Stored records
▼
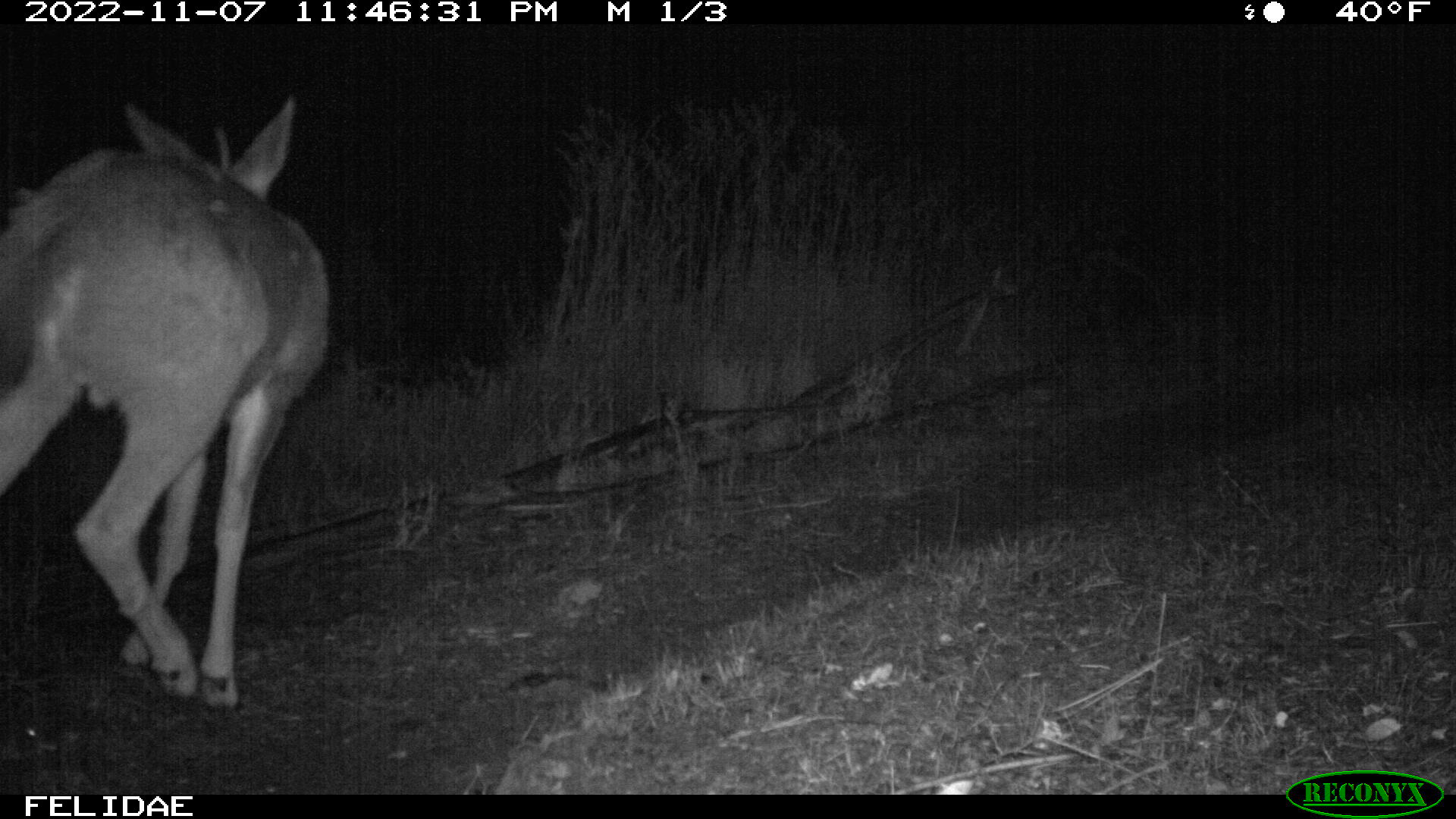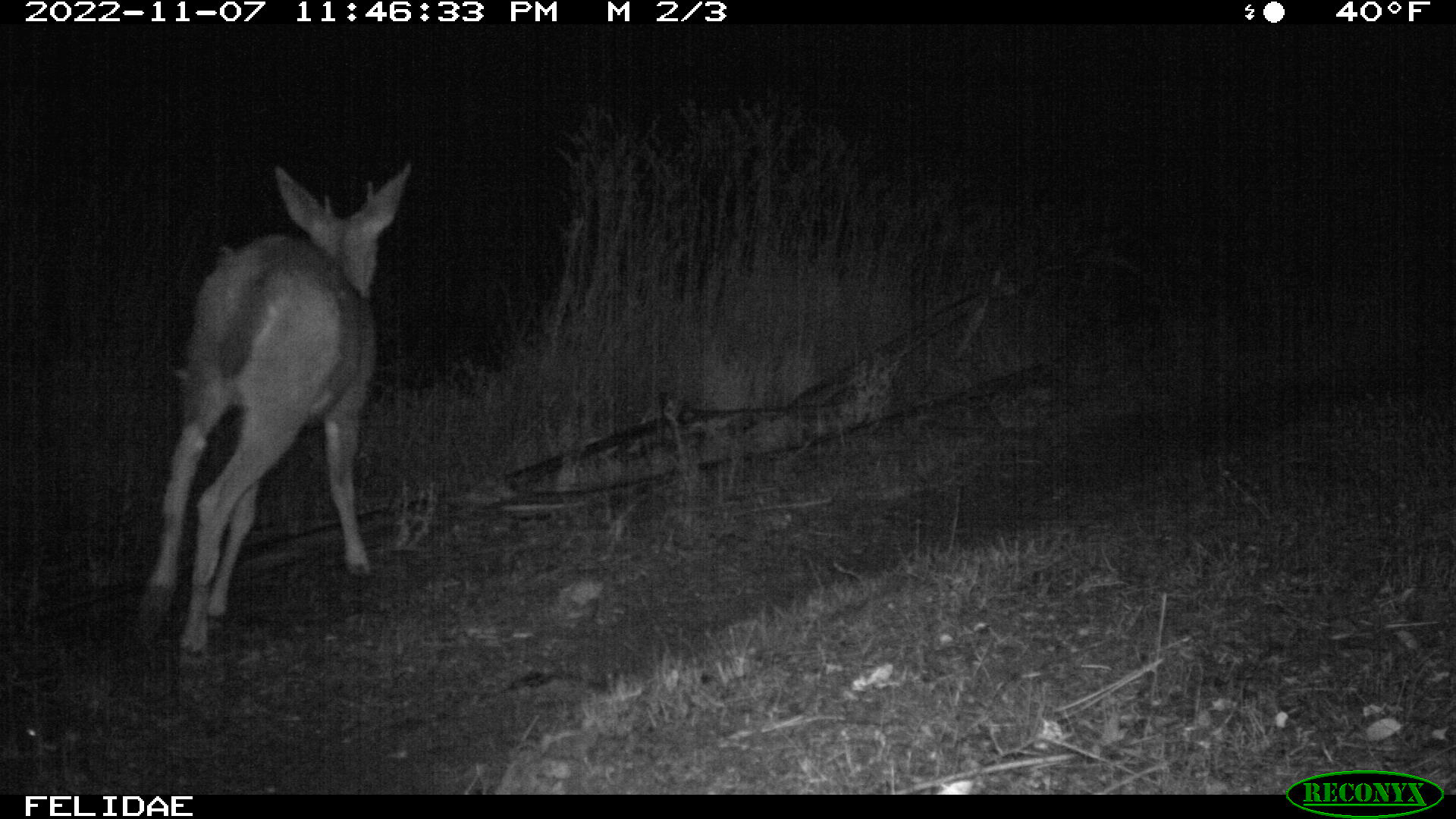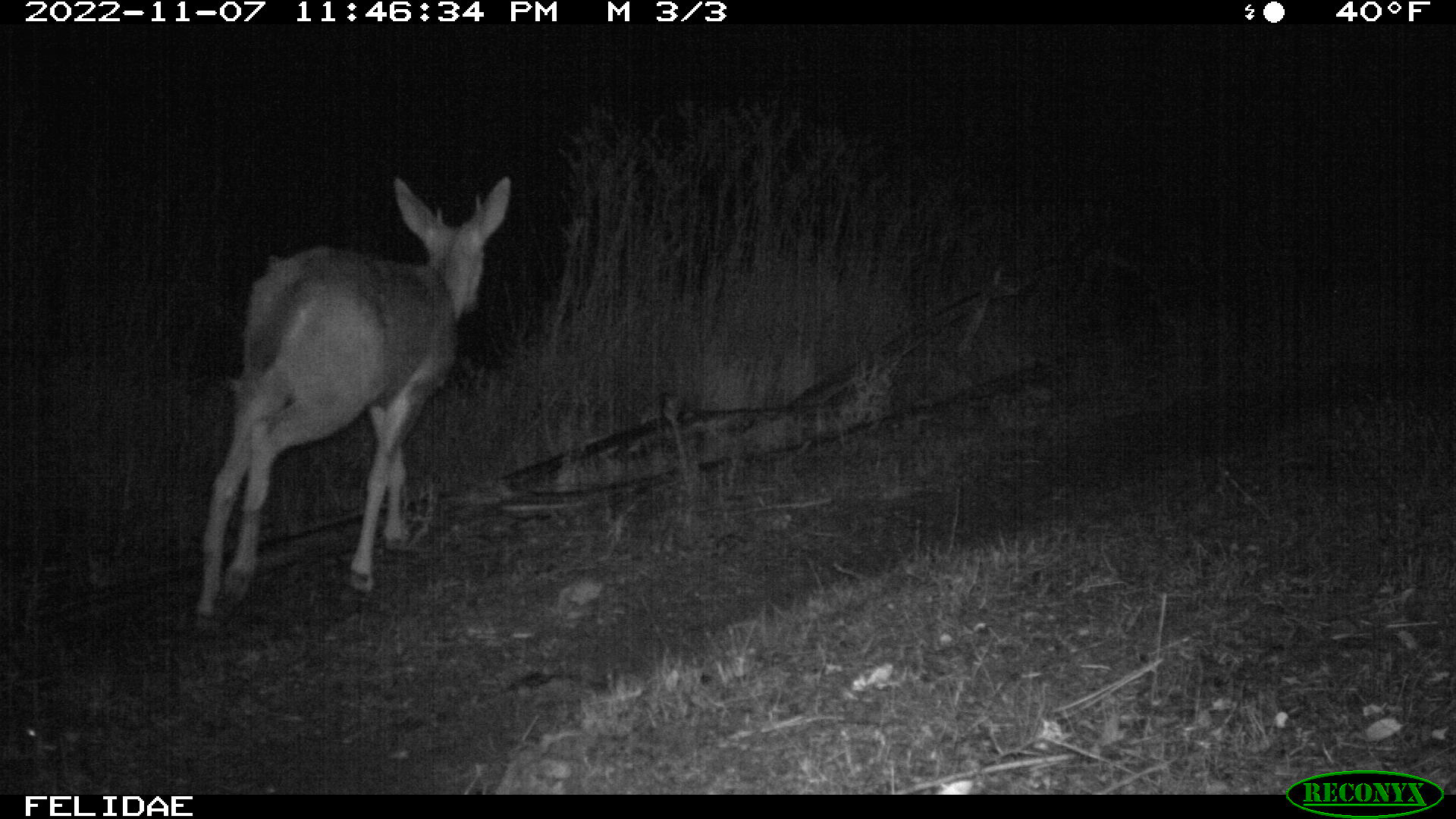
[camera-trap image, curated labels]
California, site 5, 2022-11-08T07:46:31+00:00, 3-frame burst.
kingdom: Animalia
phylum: Chordata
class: Mammalia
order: Artiodactyla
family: Cervidae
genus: Odocoileus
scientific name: Odocoileus hemionus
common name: mule deer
Mule deer (Odocoileus hemionus).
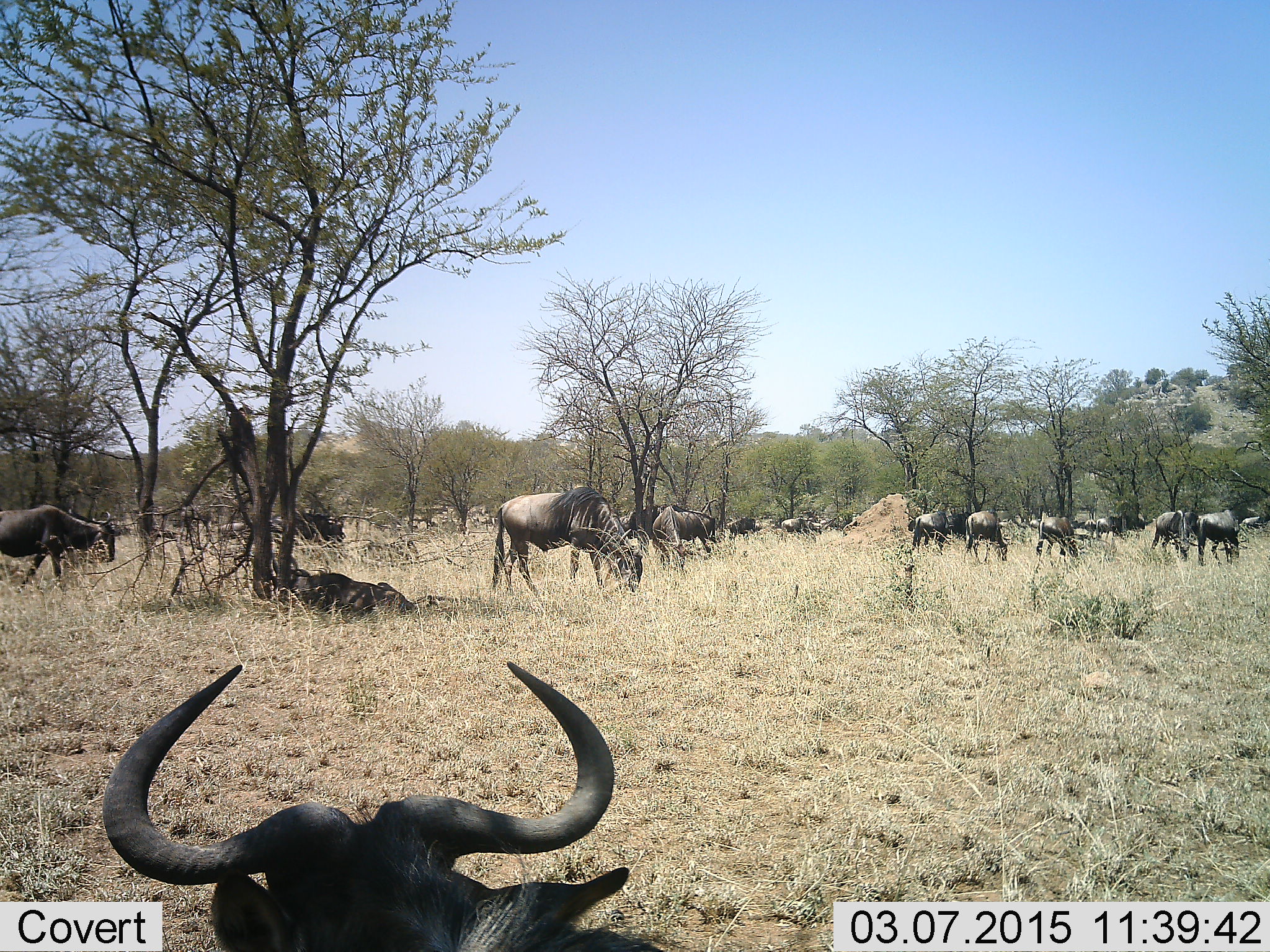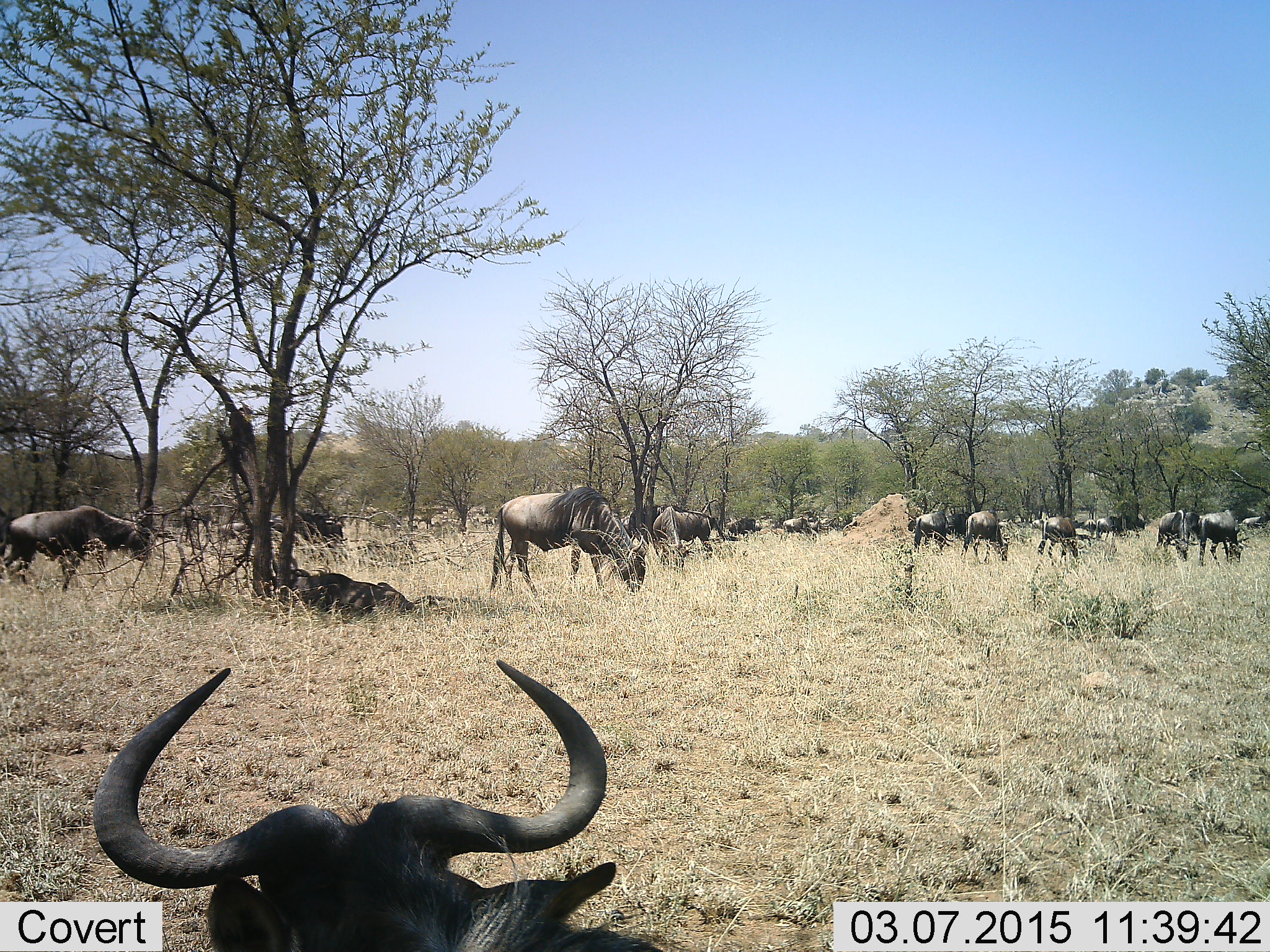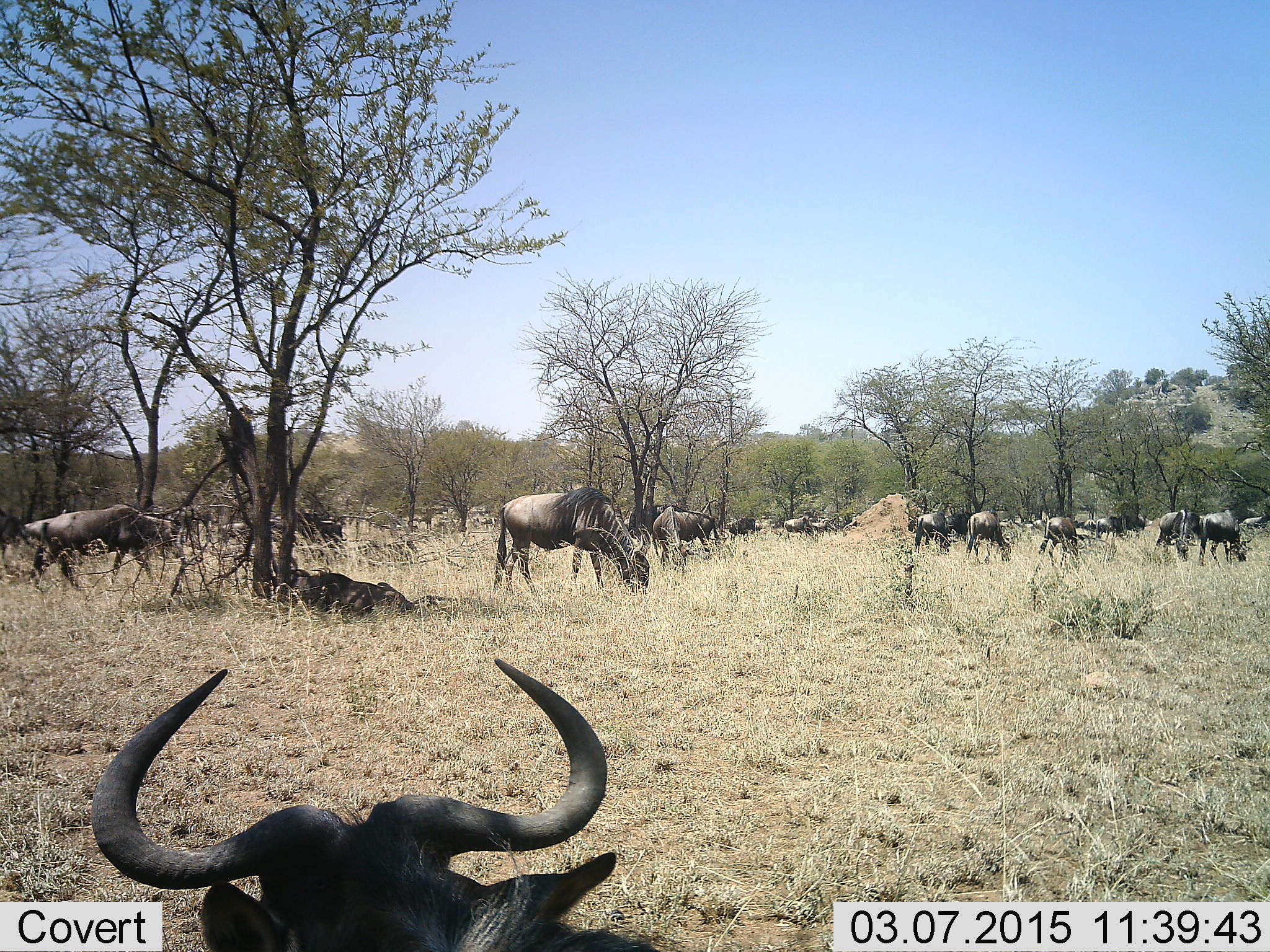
▲
TASK DETAILS
Only the lines from the one containing "California, site 5, 2022-11-08T07:46:31+00:00, 3-frame" through the final line of the entries belong in the copy, both ends included. Pictures stay out.

ANSWER BOX
California, site 5, 2022-11-08T07:46:31+00:00, 3-frame burst.
kingdom: Animalia
phylum: Chordata
class: Mammalia
order: Artiodactyla
family: Cervidae
genus: Odocoileus
scientific name: Odocoileus hemionus
common name: mule deer
Mule deer (Odocoileus hemionus).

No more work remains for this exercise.